My data is large and with multiple variables. I am storing numeric variables in vector var_num and I am storing categorical variables in vector var_chr.
我的数据很大,有多个变量。我在向量var_num中存储数值变量,我将分类变量存储在向量var_chr中。
Please see my sample code below -
请参阅下面的示例代码 -
library(data.table)
set.seed(1200)
id <- 1:100
bills <- sample(c(1:20,NA),100,replace = T)
nos <- sample(c(1:80,NA),100,replace = T)
stru <- sample(c("A","B","C","D",NA),100,replace = T)
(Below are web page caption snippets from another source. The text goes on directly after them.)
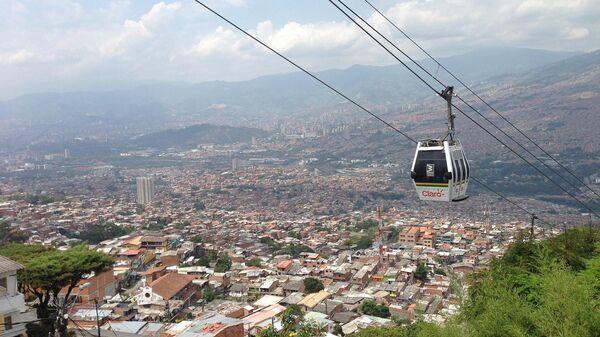 Фуникулер над городом Ла-Пас в Боливии
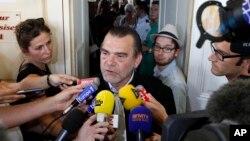 프랑스 파리 연쇄테러의 주범으로 알려진 살라 압데슬람의 변호를 맡은 프랭크 버턴 변호사가 지난해 7월 프랑스 북부 드웨 법원에서 기자회견을 하고 있다. (자료사진)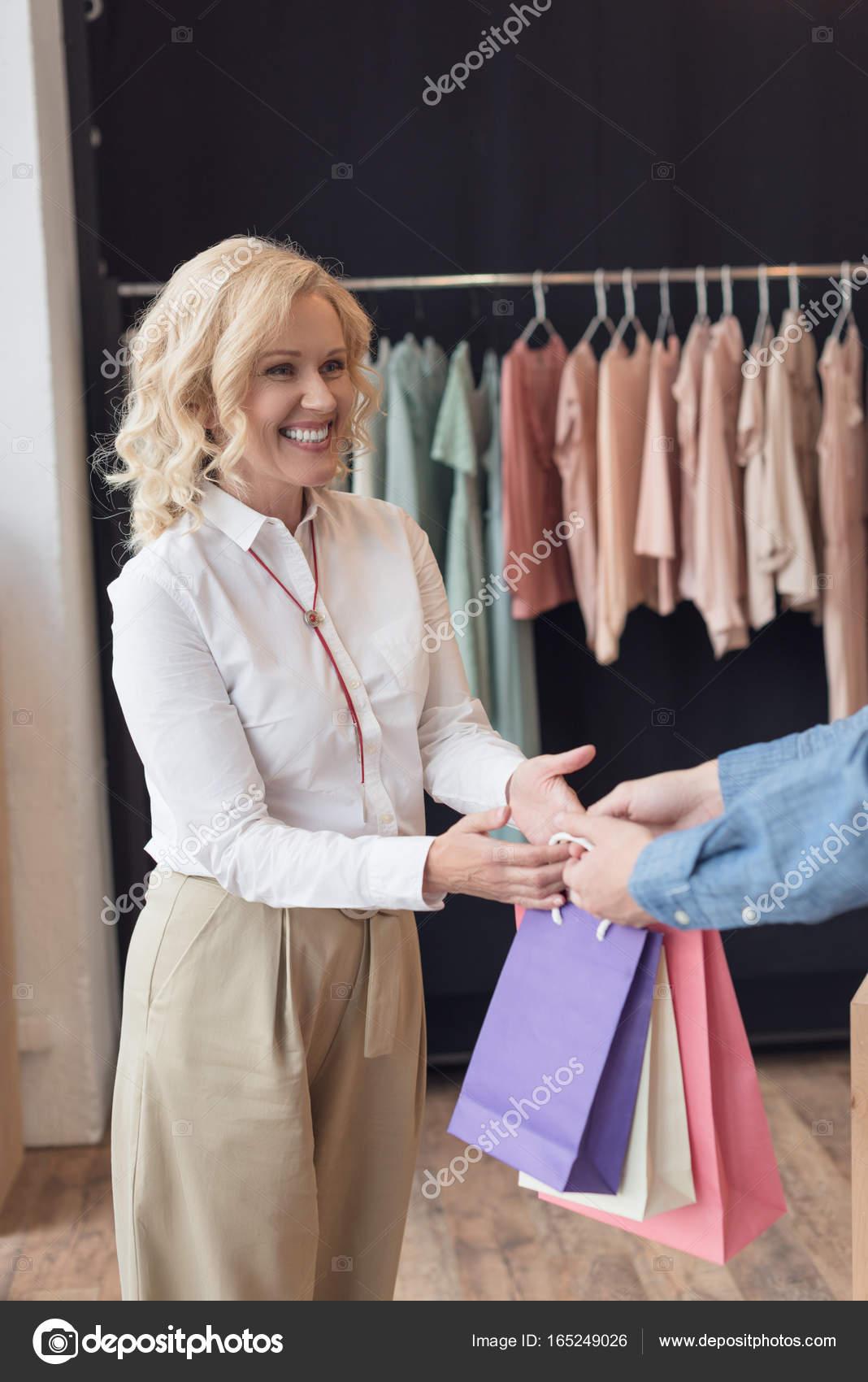 donna shopping nel negozio di vestiti — Foto Stock © AllaSerebrina ... 895e2383e99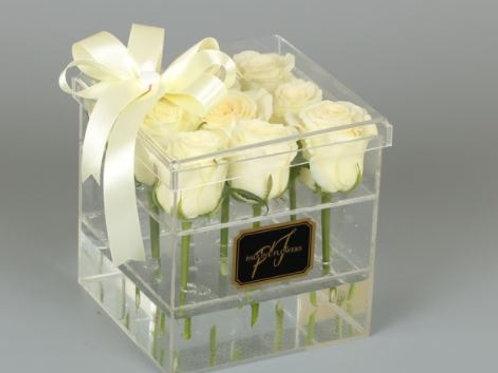 Розы в акриловой коробке, 9 шт.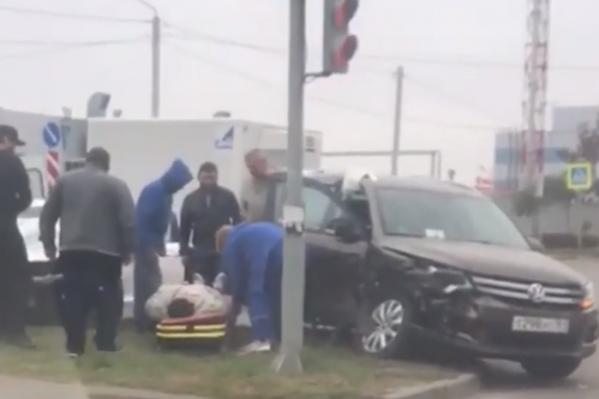 Машины столкнулись на перекрестке улиц Жданова и Маршала Жукова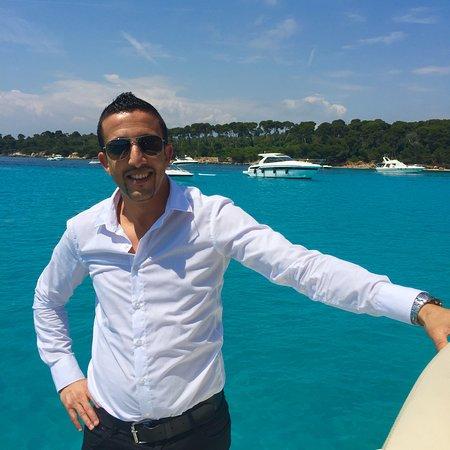 Bonjour je m'appelle Barry et je suis le gérant je peux organiser tous types de tours dans la région Nice, Monaco, Cannes, St Tropez etc etc..selon vos envies nous définirons ensemble le tour qui vous convient le mieux.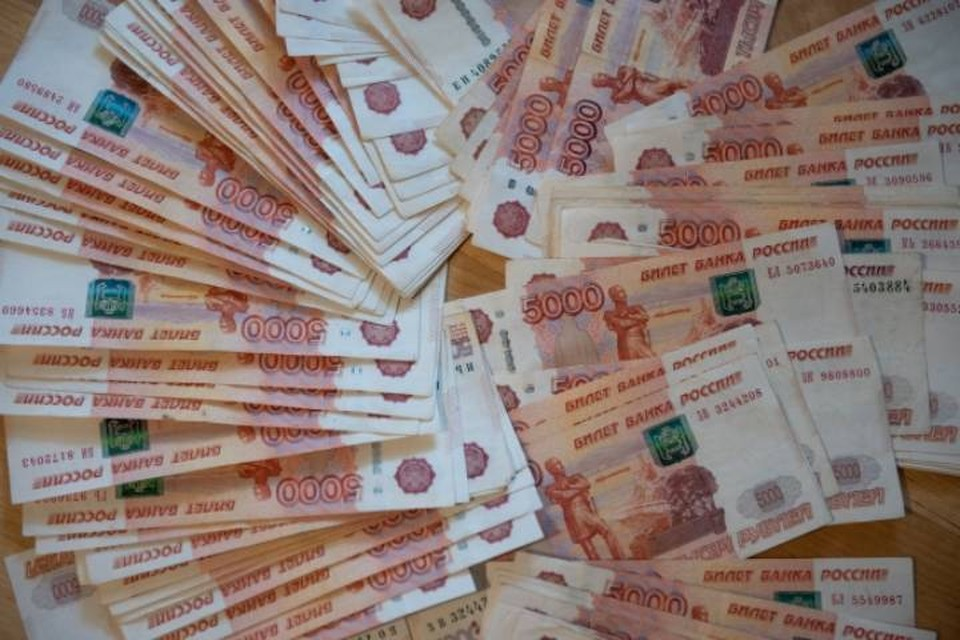 За первый квартал 2021 года управляющие компании заплатили почти 18 млн рублей за вовремя неубранные от снега и сосулек крыши.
type <- sample(c(1:7,NA),100,replace = T)
value <- sample(c(100:1000,NA),100,replace = T)
df1 <- as.data.table(data.frame(id,bills,nos,stru,type,value))
class(df1)
var_num <- c("bills","nos","value")
var_chr <- c("stru","type")
impute <- function(x){
#print(x)
if(colnames(x) %in% var_num){
x[is.na(x)] = median(x,na.rm = T)
} else if (colnames(x) %in% var_chr){
x[is.na(x)] = mode(x)
} else {
x #if not part of var_num and var_chr then nothing needs to be done and return the original value
}
return(x)
}
df1_imp_med <- data.frame(apply(df1,2,impute))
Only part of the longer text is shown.